- [Document segment]:
Begin
What then of the neural correlates of focusing attention on a particular sensory modality? A growing-number of neuroimaging studies have now started to highlight the neural consequences of (or mechanisms underlying) the effects of focusing attention on a particular sensory modality (e.g., Johnson and Zatorre, 2005, 2006; Kawashima et al., 1995; Roland, 1982). These studies have shown increased neural activity in the cortical areas associated with the attended modality and suppressed neural activity in the cortical areas associated with the competing or ignored modalities, as one might have expected. For example, when attention is drawn away from an auditory event by the presence of a visual stimulus, and particularly by attending to (performing) a visual task (when compared with a non-competitive baseline condition), auditory cortex (especially secondary auditory cortical areas) shows decreased activity in response to auditory stimuli (Johnson and Zatorre, 2005; Laurienti et al., 2002; Shomstein and Yantis, 2004). By analyzing the functional connectivity between the auditory and visual cortical areas in participants performing auditory and visual tasks, Johnson and Zatorre (2005, 2006) were able to highlight a reciprocal inverse relationship with decreasing visual activation correlating with increased auditory activation and vice versa.

Crossmodal attention and visual dominance

Over the years, it has frequently been claimed that humans preferentially direct their attentional resources toward the visual modality (e.g., see Posner et al., 1976; Spence et al., 2001b). Evidence in support of this claim has come from a number of sources: One intriguing example that apparently supports the notion of visual dominance comes from research on the Colavita effect (see Colavita, 1974). In his now-classic study, Colavita reported that while people find it easy to make speeded modality discrimination/detection responses to auditory and visual stimuli when they are presented in isolation, they often fail to respond to auditory stimuli when they are presented at the same time as visual targets (see also Hecht and Reiner, 2009). There has been a recent resurgence of interest in studying the Colavita effect (see Spence, in press b, for a review). Researchers have attempted to account for the Colavita visual dominance effect in terms of participants having a tendency to direct their attention toward the visual modality, perhaps to make up for the inferior alerting properties of visual stimuli (see Posner et al., 1976). At present, though, it is unclear how many of the findings taken to support an attentional account of visual dominance can, in fact, be better accounted for in terms of visual estimates of stimulus attributes simply being more accurate (i.e., less variable) than those in the other modalities (e.g., Alais and Burr, 2004; Battaglia et al., 2003; Ernst and Banks, 2002; Morgan et al., 2008).
End
In the passage on crossmodal attention, list every work cited in the parentheses at the end of the sentence that begins "At present, though".

- [Information supplied]:
Begin
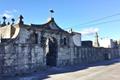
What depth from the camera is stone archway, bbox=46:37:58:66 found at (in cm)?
End
- [Response to the exercise]:
- Alais and Burr, 2004
- Battaglia et al., 2003
- Ernst and Banks, 2002
- Morgan et al., 2008